**Directions for this task**
Gather, from the listing beneath this task, every line holding the string "burst".

**Data to process**
=== Section Start ===
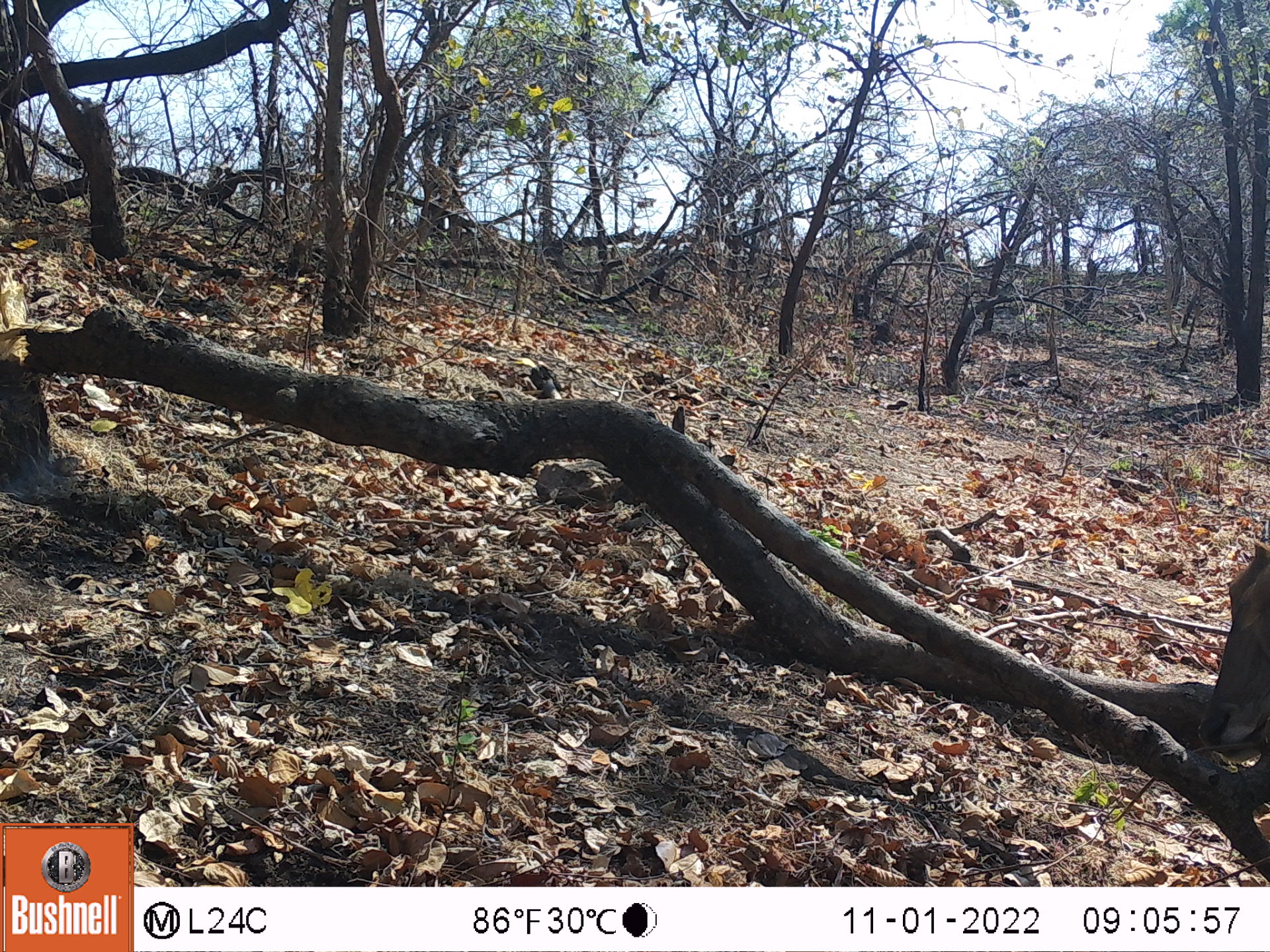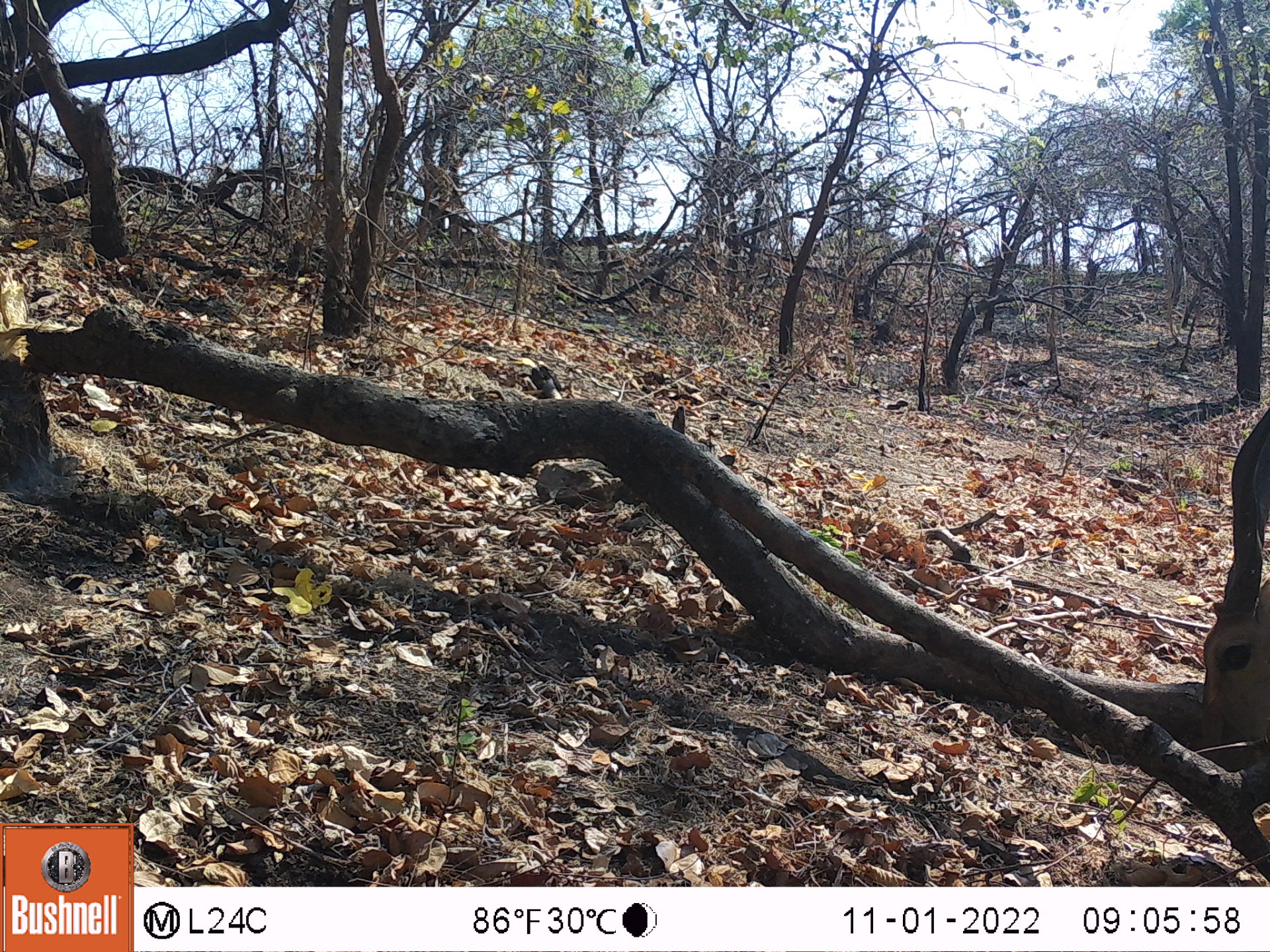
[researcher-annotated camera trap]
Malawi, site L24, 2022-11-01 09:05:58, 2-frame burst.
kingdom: Animalia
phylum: Chordata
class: Mammalia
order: Artiodactyla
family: Bovidae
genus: Tragelaphus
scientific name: Tragelaphus oryx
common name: common eland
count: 1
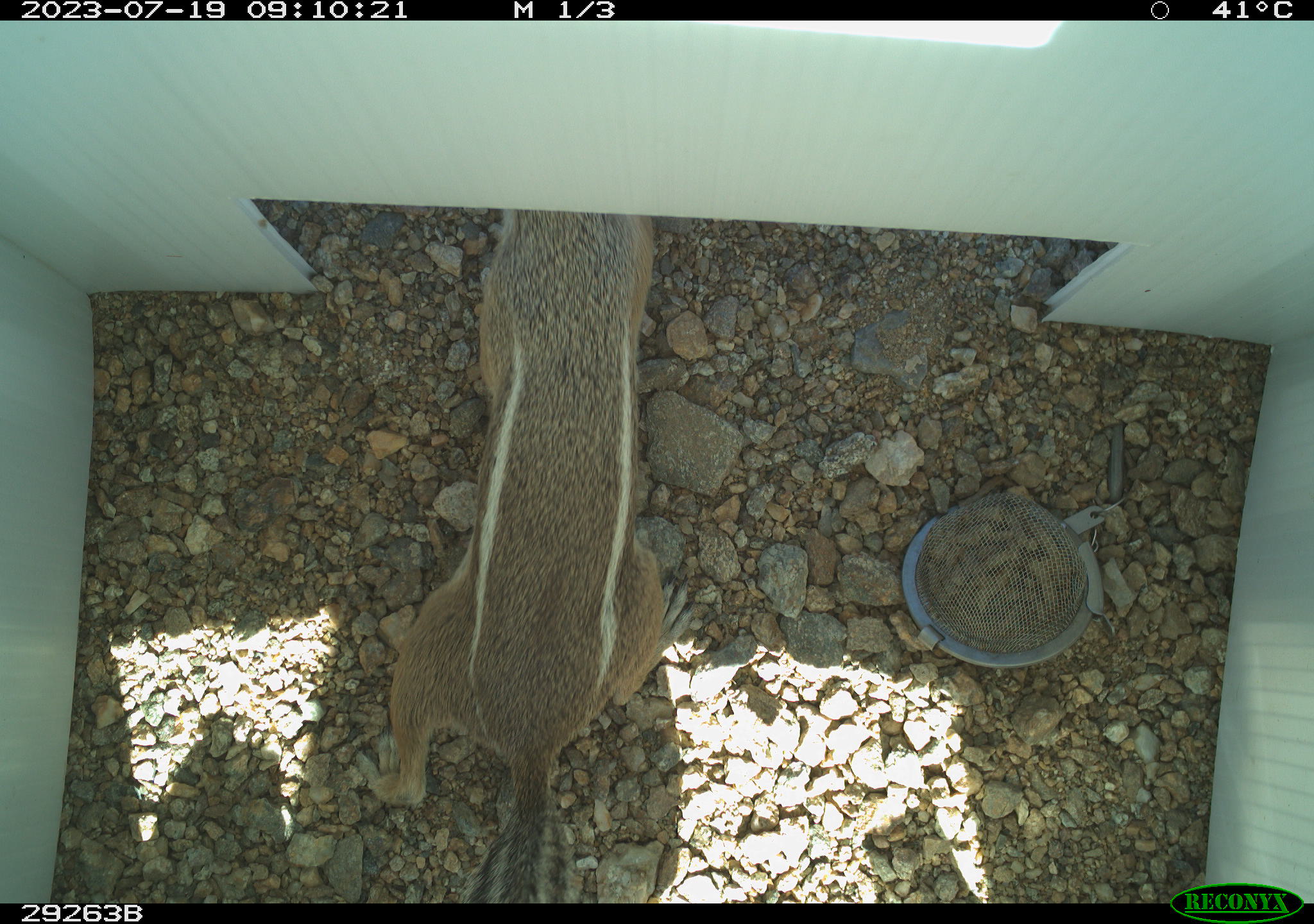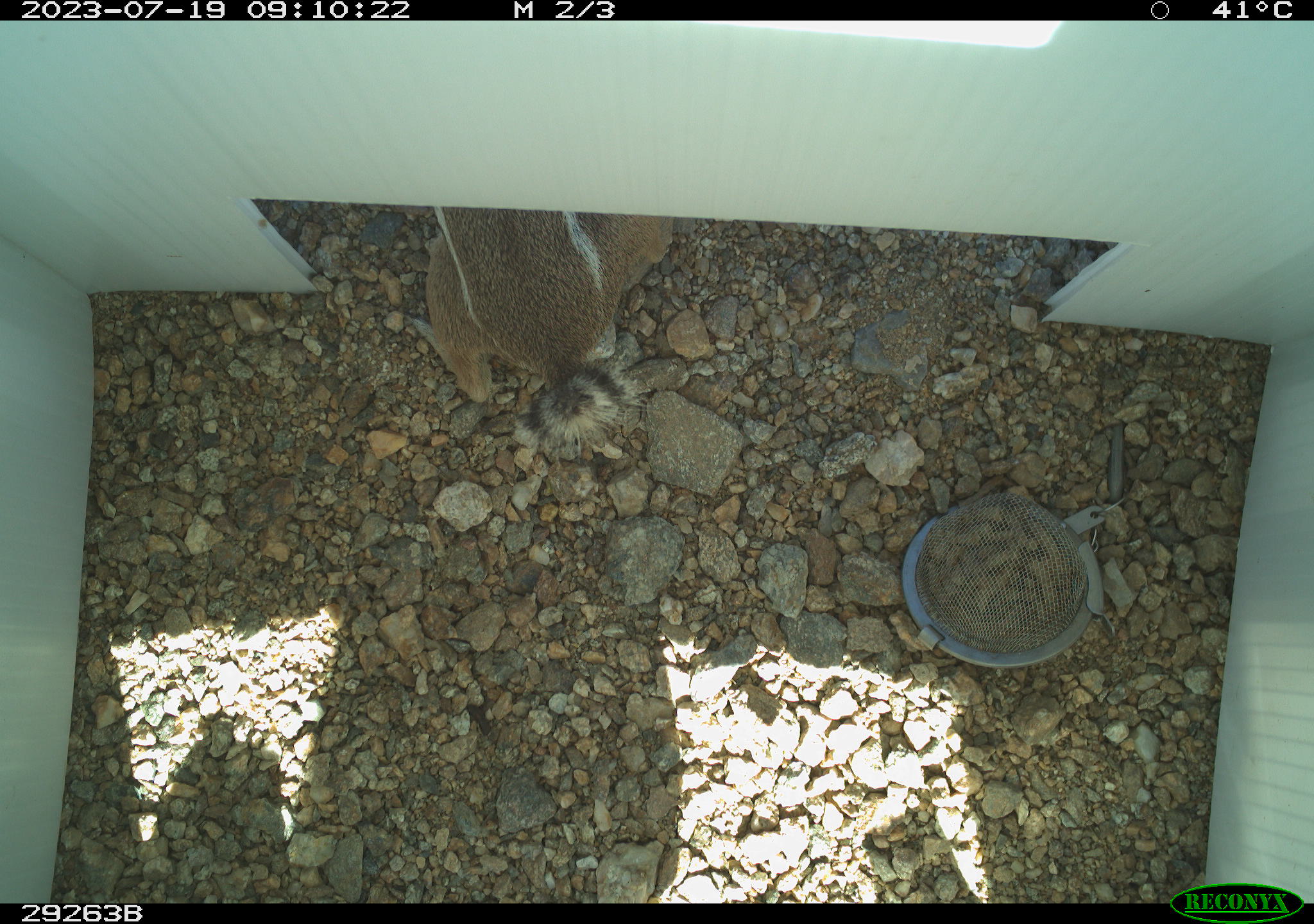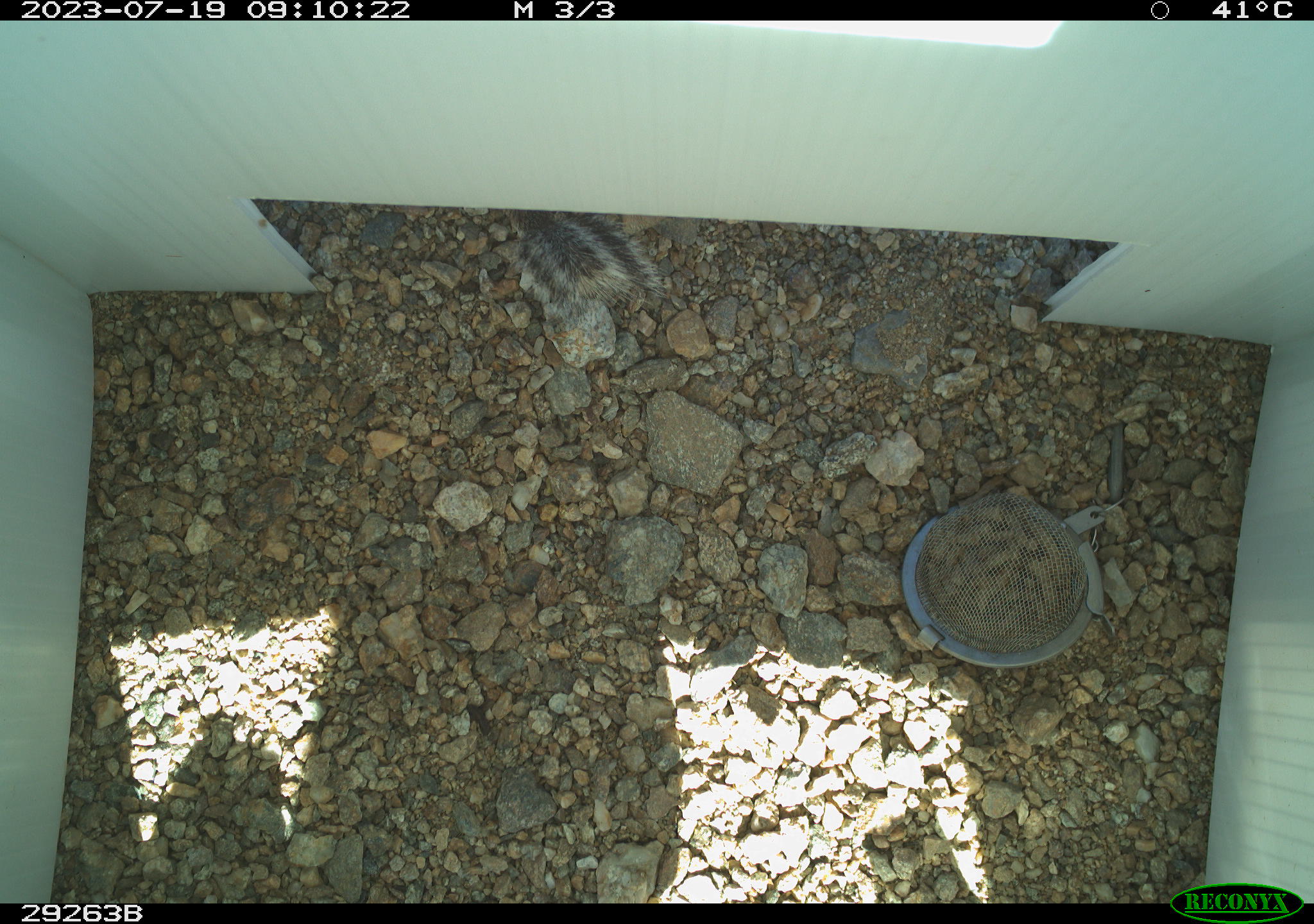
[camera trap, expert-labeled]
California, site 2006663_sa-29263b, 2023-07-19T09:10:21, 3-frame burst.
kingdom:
=== Section End ===
**Answer space**
Malawi, site L24, 2022-11-01 09:05:58, 2-frame burst.
California, site 2006663_sa-29263b, 2023-07-19T09:10:21, 3-frame burst.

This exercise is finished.